伊勢新聞

2020年8月5日(水)

▼元県議会議員らでつくる三重の会が先に開かれ、鈴木英敬知事がゲストに招かれ、策定したばかりの新型コロナウイルス感染防止と経済の両立を図る「“命”と“経済”の両立をめざす『みえモデル』」の冊子が配布された。「経済との調整は四日市公害裁判で否定された考え」と、出席した萩原量吉元県議は言う

▼昭和42年制定の公害対策基本法には環境と経済の調和条項があり、被告企業らの主張の根拠にもなった。判決は「安全の考え方に経済性は度外視すべし」。現役教師だった萩原元県議の脳裏に強く刻まれ、県議出馬の一因にもなった

▼知事は環境保全と地域振興の二足のわらじを履いているから、公害撲滅は不可能と切り捨てたのは、四日市海上保安部で四日市港への工場排水垂れ流しを摘発し(同45年)行政と産業界の癒着にメスを入れ、公害Gメンと称された田尻宗昭。
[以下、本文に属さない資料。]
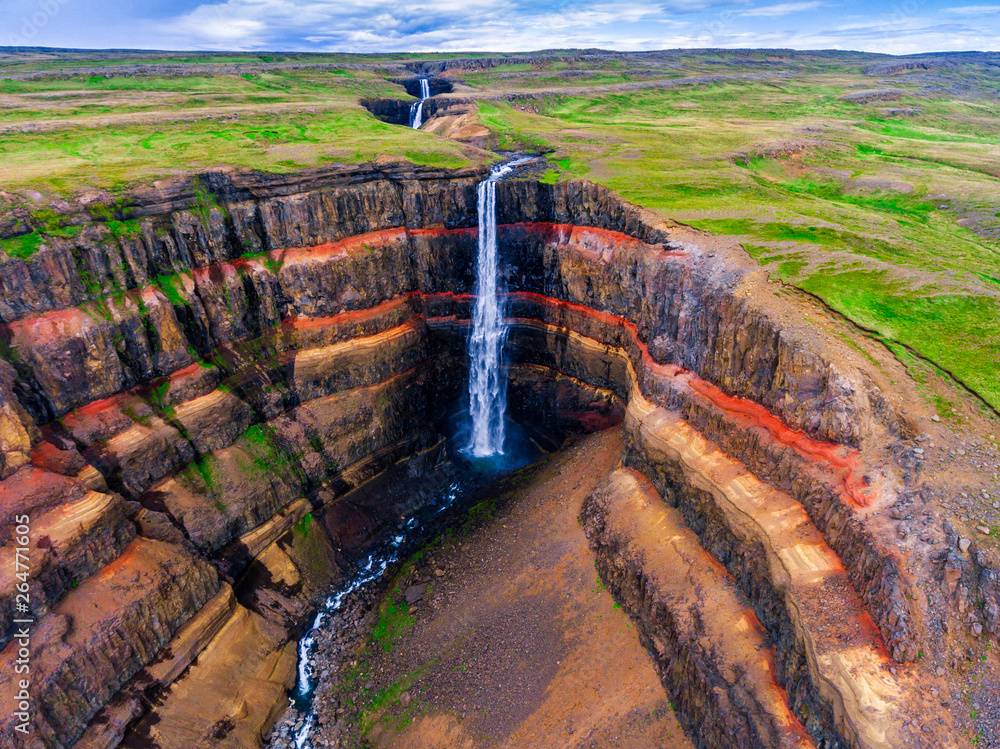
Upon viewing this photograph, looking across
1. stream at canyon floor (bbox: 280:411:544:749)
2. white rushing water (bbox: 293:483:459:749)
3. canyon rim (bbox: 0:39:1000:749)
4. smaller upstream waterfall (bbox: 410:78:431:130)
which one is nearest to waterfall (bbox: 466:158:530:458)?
canyon rim (bbox: 0:39:1000:749)

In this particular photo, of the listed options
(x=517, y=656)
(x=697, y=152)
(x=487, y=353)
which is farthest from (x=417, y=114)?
(x=517, y=656)

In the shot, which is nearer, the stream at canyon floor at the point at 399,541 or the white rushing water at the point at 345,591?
the white rushing water at the point at 345,591

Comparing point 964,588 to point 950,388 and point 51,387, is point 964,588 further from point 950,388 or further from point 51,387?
point 51,387

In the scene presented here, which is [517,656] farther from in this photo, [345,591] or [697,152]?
[697,152]

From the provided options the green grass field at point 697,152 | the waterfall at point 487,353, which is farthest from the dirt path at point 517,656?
the green grass field at point 697,152

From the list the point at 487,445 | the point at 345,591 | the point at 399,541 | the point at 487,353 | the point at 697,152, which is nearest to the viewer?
the point at 345,591

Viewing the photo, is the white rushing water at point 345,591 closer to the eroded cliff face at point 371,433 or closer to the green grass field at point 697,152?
the eroded cliff face at point 371,433
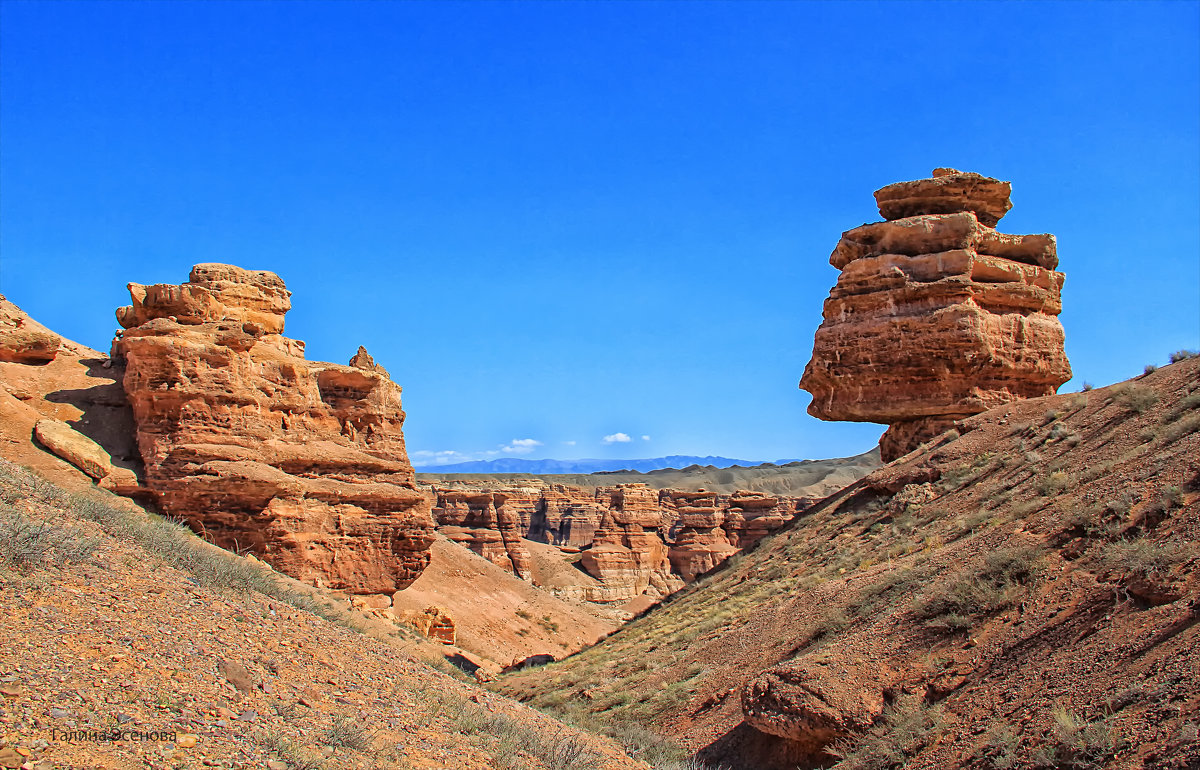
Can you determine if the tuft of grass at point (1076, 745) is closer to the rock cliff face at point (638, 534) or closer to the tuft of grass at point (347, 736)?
the tuft of grass at point (347, 736)

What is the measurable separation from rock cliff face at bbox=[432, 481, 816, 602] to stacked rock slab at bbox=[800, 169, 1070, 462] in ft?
102

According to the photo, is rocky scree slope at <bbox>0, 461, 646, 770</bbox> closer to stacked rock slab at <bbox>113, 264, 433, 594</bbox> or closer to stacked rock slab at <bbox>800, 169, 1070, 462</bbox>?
stacked rock slab at <bbox>113, 264, 433, 594</bbox>

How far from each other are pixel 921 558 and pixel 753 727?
4.38 metres

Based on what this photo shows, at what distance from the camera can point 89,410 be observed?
1816cm

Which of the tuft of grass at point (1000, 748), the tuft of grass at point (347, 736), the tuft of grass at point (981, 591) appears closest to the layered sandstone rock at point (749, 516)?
the tuft of grass at point (981, 591)

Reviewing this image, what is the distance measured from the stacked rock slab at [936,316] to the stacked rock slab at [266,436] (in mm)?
11020

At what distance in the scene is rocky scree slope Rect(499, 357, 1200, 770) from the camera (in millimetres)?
7309

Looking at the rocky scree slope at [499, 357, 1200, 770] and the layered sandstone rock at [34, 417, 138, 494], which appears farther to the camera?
the layered sandstone rock at [34, 417, 138, 494]

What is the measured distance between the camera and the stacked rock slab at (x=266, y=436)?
1739cm

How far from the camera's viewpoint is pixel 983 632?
930cm

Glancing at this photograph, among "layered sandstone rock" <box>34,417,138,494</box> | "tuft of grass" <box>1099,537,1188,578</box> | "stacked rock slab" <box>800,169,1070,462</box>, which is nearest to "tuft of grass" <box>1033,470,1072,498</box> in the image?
"tuft of grass" <box>1099,537,1188,578</box>

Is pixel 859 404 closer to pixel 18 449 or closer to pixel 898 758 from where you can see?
pixel 898 758

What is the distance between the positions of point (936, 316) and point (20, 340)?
20.2m

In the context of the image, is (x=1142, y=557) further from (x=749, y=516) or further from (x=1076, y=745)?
(x=749, y=516)
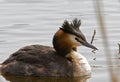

県職員を相手にせず、県幹部に「上級官庁を鼻に掛けて」と憎まれた

▼公害運動に長年取り組んできた萩原元県議の目には『みえモデル』は四日市公害の教訓が生かされていないと映った。同モデルについて、県は「感染を抑えこむことができている今こそ、感染防止対策を徹底しながら、経済の再生・活性化を図るという、新たな挑戦に着手しなければなりません」と説く。すでに破綻している

▼感染者急増に加え津市のホテル「都シティ津」も無期限休業。知事は「緊急警戒宣言」を出し「緊急事態宣言の一歩手前」。「もうはまだなり、まだはもうなり」は相場の格言。底値や天井を見極める困難さを示すが、一歩とは?